I think it looks really good considering you say you're new at masks. Roxy is right, it looks a bit skinny. At first I thought it might be due to the way you have it mounted, but I'm not sure now. 

Also Roxy is correct about the number of holes; it needs a few more. The fact that there are no ears makes the flesh look, at first glance, like dirty hair or a wig. Perhaps you could add some ratty tufts of hair haphazardly over the head. The mask reminds me of the one in Jason Goes to Hell, and in that he had a lot of fuzz on his head when backlit.

The edges of the mask that meet the "flesh" look good and deteriorated, but the bottom is smooth. Maybe you could do some distressing to the lower edge to make it more uniform. Also, you can hit it with a light mist of brown or black spray paint from about two feet away to "dust" it and give it a grimy, dirty look.

I learned drybrushing from painting miniatures for Dungeons and Dragons, and my advice is to just practice on whatever you can find. Look for old wood with a nice texture, odds and ends of junk, whatever will take paint. Spray them black and go to town on them. You'll get the knack in no time.
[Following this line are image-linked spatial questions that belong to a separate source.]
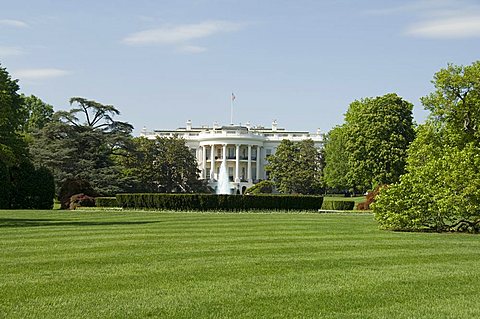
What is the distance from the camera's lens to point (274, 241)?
18625mm

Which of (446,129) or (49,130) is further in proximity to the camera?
(49,130)

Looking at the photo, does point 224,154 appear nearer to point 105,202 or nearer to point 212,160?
point 212,160

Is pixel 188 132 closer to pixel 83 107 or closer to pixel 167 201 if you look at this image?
pixel 83 107

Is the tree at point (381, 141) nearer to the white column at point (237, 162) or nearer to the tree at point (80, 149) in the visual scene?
the tree at point (80, 149)

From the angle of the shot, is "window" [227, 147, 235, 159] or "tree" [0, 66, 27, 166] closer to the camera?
"tree" [0, 66, 27, 166]

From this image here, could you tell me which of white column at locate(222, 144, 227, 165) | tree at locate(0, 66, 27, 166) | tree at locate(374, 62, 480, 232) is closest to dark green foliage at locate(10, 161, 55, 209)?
tree at locate(0, 66, 27, 166)

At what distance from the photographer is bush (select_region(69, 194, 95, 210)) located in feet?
161

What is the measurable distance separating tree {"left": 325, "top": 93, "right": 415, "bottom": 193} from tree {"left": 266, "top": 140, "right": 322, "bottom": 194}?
2452cm

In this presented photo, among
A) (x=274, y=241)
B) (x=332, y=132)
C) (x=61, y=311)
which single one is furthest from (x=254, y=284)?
(x=332, y=132)

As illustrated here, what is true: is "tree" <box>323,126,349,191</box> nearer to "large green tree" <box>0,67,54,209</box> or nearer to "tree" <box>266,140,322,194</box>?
"tree" <box>266,140,322,194</box>

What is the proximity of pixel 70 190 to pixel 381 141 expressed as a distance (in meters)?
29.7

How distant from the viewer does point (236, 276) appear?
1202 cm

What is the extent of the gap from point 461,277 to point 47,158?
50.4 metres

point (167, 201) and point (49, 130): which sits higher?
point (49, 130)
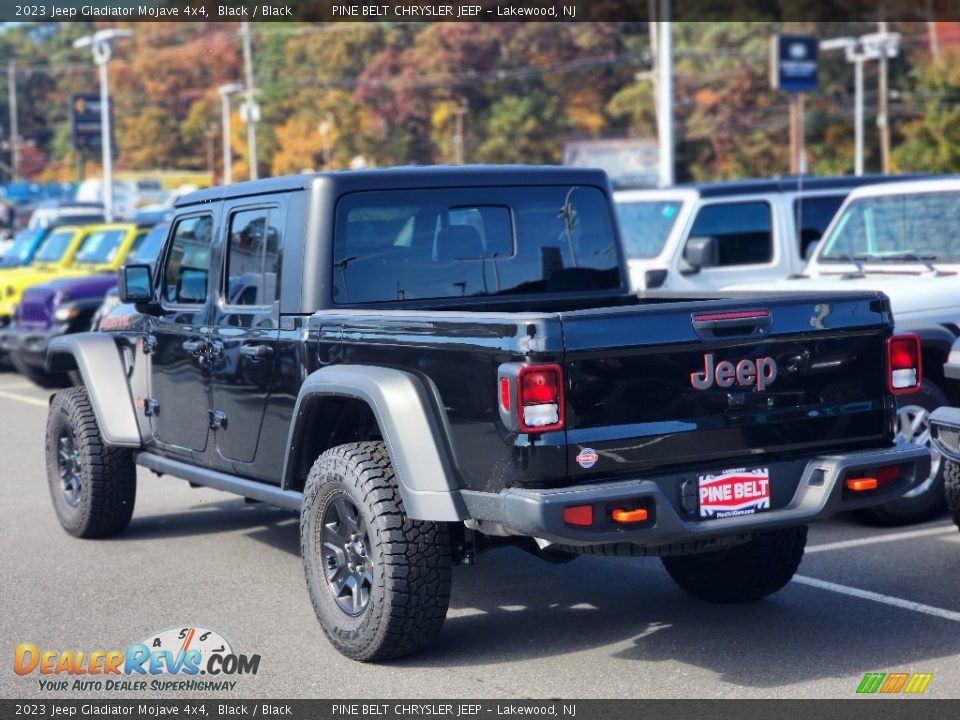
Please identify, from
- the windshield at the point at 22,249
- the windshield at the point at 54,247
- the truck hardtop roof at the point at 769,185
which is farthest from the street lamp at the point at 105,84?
the truck hardtop roof at the point at 769,185

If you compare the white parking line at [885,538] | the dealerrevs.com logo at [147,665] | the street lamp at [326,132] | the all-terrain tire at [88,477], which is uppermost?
the street lamp at [326,132]

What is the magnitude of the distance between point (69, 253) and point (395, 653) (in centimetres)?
1425

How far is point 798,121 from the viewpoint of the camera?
156ft

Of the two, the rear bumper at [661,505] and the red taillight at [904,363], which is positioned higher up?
the red taillight at [904,363]

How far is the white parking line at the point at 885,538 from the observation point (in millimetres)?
7477

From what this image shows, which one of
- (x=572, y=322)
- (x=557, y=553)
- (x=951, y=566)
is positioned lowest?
(x=951, y=566)

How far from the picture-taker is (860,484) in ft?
17.8

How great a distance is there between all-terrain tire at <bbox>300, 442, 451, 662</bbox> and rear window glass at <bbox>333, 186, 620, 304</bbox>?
96 cm

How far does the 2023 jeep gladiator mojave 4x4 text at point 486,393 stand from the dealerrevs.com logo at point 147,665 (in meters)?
0.46

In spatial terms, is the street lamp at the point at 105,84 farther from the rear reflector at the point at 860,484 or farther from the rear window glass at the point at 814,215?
the rear reflector at the point at 860,484

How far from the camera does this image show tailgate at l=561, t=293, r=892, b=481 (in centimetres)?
498

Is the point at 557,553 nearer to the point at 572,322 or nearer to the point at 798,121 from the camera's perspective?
the point at 572,322

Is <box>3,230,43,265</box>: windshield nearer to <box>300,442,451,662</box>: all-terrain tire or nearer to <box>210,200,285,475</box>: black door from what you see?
<box>210,200,285,475</box>: black door

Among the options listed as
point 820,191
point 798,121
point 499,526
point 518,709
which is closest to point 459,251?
point 499,526
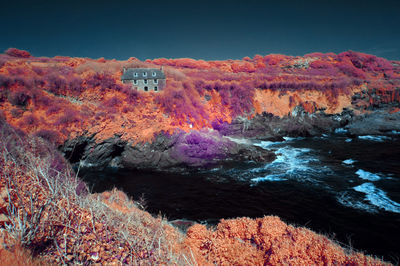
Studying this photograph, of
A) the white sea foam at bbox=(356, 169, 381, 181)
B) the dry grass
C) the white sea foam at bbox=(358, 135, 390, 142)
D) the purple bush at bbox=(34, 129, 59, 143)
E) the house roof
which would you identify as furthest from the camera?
the house roof

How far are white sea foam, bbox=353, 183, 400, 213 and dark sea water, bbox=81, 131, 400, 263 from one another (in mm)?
52

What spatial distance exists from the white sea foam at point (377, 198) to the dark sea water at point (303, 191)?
0.05m

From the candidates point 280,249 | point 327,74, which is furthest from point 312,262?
point 327,74

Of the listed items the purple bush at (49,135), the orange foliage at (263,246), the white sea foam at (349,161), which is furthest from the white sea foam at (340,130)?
the purple bush at (49,135)

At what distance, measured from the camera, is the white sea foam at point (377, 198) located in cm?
1046

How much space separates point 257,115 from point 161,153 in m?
17.6

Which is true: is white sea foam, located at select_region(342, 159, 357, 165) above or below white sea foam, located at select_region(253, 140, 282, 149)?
below

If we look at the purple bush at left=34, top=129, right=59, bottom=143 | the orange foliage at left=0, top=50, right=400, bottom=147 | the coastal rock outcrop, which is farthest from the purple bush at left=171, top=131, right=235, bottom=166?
the purple bush at left=34, top=129, right=59, bottom=143

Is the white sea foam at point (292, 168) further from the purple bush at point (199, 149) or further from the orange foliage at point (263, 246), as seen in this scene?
the orange foliage at point (263, 246)

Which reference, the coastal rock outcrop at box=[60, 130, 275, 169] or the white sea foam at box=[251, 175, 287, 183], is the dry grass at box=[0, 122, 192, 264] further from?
the coastal rock outcrop at box=[60, 130, 275, 169]

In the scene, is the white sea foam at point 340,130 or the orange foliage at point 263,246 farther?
the white sea foam at point 340,130

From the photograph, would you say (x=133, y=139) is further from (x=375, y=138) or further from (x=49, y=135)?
(x=375, y=138)

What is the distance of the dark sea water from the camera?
9312 mm

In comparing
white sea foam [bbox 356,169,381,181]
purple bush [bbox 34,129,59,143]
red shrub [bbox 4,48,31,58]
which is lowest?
white sea foam [bbox 356,169,381,181]
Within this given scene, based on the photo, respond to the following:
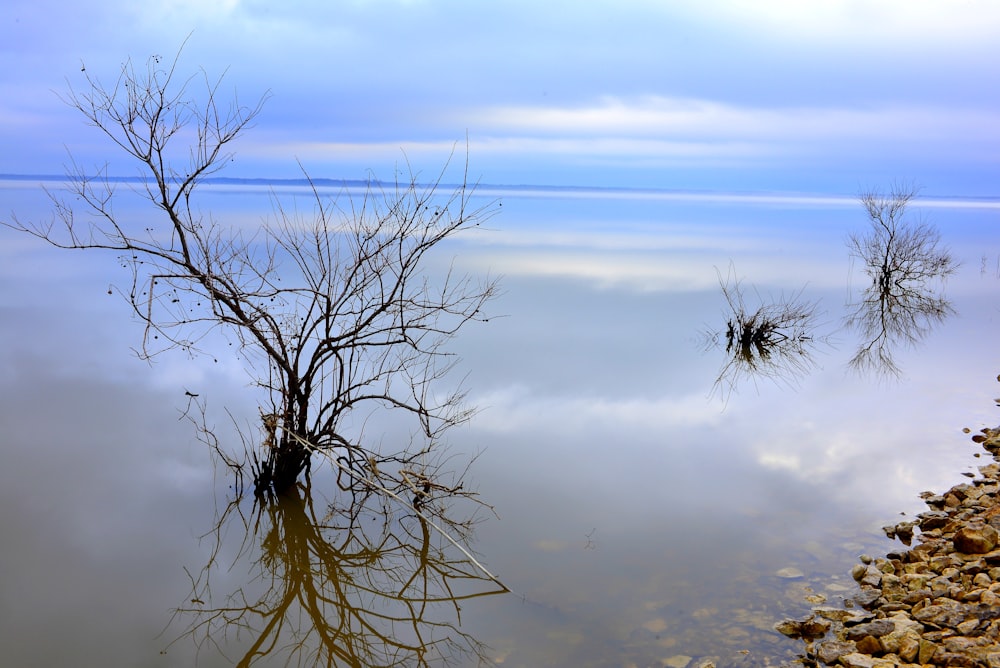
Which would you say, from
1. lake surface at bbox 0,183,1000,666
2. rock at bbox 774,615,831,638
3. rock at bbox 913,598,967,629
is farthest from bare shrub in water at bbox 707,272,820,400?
rock at bbox 913,598,967,629

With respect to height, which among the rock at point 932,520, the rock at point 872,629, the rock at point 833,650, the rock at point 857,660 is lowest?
the rock at point 857,660

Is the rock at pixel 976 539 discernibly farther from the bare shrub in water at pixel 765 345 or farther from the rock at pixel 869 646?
the bare shrub in water at pixel 765 345

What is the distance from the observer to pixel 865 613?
5371mm

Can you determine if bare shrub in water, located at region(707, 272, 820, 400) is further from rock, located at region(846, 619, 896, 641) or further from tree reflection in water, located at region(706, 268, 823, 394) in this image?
rock, located at region(846, 619, 896, 641)

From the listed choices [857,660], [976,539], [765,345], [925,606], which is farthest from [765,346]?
[857,660]

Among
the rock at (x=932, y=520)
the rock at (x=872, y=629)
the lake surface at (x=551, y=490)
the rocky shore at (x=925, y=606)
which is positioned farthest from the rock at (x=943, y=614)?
the rock at (x=932, y=520)

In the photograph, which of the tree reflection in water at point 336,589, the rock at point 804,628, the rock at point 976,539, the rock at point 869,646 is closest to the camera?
the rock at point 869,646

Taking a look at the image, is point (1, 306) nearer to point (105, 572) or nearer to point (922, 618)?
point (105, 572)

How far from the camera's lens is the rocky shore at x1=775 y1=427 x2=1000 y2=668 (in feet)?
14.9

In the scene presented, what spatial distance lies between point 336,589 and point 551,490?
2515 millimetres

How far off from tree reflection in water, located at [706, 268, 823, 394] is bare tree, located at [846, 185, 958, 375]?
3.23 feet

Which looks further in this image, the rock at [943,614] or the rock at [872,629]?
the rock at [872,629]

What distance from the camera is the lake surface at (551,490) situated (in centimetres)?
572

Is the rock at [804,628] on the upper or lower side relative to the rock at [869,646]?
upper
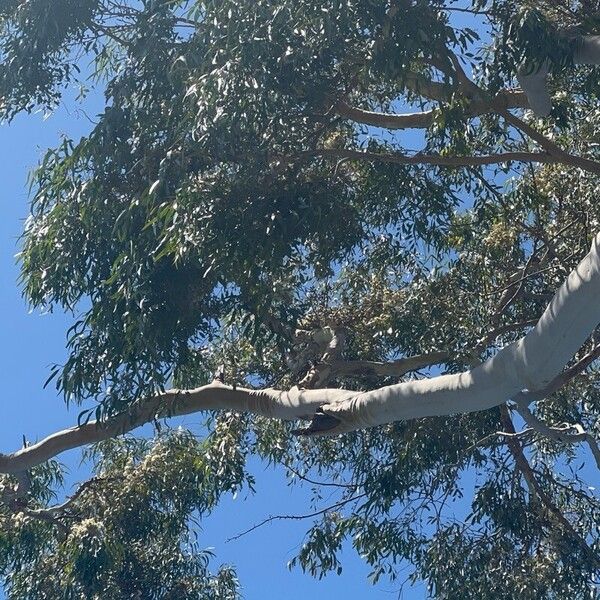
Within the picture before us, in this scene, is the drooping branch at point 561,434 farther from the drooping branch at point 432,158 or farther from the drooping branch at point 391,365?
the drooping branch at point 432,158

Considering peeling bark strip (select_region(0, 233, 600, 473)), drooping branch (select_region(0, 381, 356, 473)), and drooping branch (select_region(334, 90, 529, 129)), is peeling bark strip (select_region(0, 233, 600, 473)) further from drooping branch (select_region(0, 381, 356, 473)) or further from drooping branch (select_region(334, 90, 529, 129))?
drooping branch (select_region(334, 90, 529, 129))

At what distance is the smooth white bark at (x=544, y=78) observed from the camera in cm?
832

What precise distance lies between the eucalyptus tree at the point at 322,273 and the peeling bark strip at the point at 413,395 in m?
0.02

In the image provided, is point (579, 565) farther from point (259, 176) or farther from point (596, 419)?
point (259, 176)

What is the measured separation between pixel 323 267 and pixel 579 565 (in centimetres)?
346

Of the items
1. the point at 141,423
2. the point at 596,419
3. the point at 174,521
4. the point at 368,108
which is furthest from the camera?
the point at 174,521

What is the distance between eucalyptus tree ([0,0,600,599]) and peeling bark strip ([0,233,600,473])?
2cm

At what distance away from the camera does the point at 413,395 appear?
855cm

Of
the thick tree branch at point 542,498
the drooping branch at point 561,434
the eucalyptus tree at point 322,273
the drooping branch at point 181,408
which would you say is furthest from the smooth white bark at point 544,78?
the thick tree branch at point 542,498

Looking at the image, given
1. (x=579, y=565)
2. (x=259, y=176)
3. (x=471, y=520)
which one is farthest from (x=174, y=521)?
(x=259, y=176)

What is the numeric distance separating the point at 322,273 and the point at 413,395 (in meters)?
2.21

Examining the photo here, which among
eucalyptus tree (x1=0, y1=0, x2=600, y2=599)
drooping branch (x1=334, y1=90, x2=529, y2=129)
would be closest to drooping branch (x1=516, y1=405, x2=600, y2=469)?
eucalyptus tree (x1=0, y1=0, x2=600, y2=599)

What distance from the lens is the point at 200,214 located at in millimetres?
8125

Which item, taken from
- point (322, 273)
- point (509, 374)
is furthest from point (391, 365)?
point (509, 374)
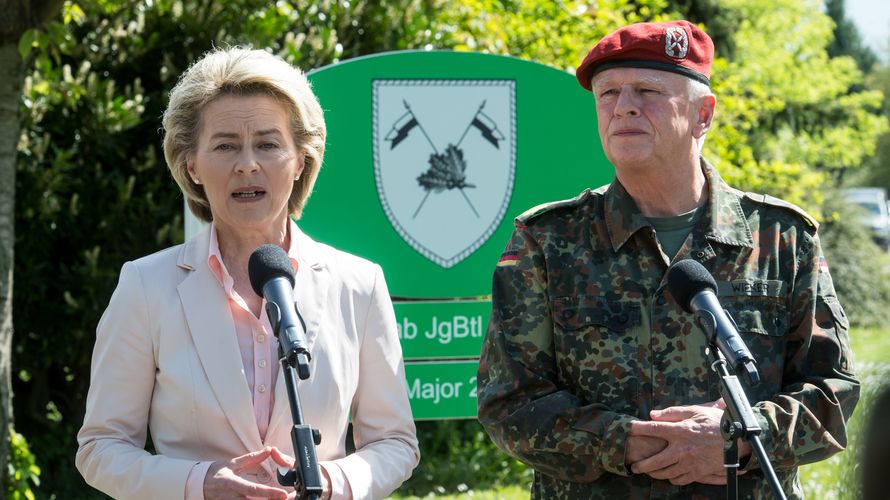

After a while you will get the "drybrush eye" and mentally drybrush everything you see, picking out textures and sensing how you can bring them out with highlights.

The problem some people have with drybrushing is overloading the brush, which just smears the paint. You want just enough paint on the bristles to transfer paint only to the uppermost details of the piece. Master that and you're set.

Good luck!


----------



## Mxcrnag20 (Oct 23, 2011)

Johnmonster, thanx a ton for the input. Jason goes to hell was very much where I got the idea to meet the mask with flesh. Odd how I totally forgot to make ears...ah well, we live and learn! I am going to try and implement some of your suggestions, and I might even try to graft on some ears...IF I can figure out how to make them! You're also correct on the drybrushing issue I had. When I started in on it, I was getting too much paint on the brush, and the coat was ALOT heavier than I wanted. By the time I finished, I was getting better, and I think with a little time, I'll get a better feel for how much paint to load the brush with...I'm just grateful antiquing hid it well . Thanks again for the advice, I'll try and see what I can do.


----------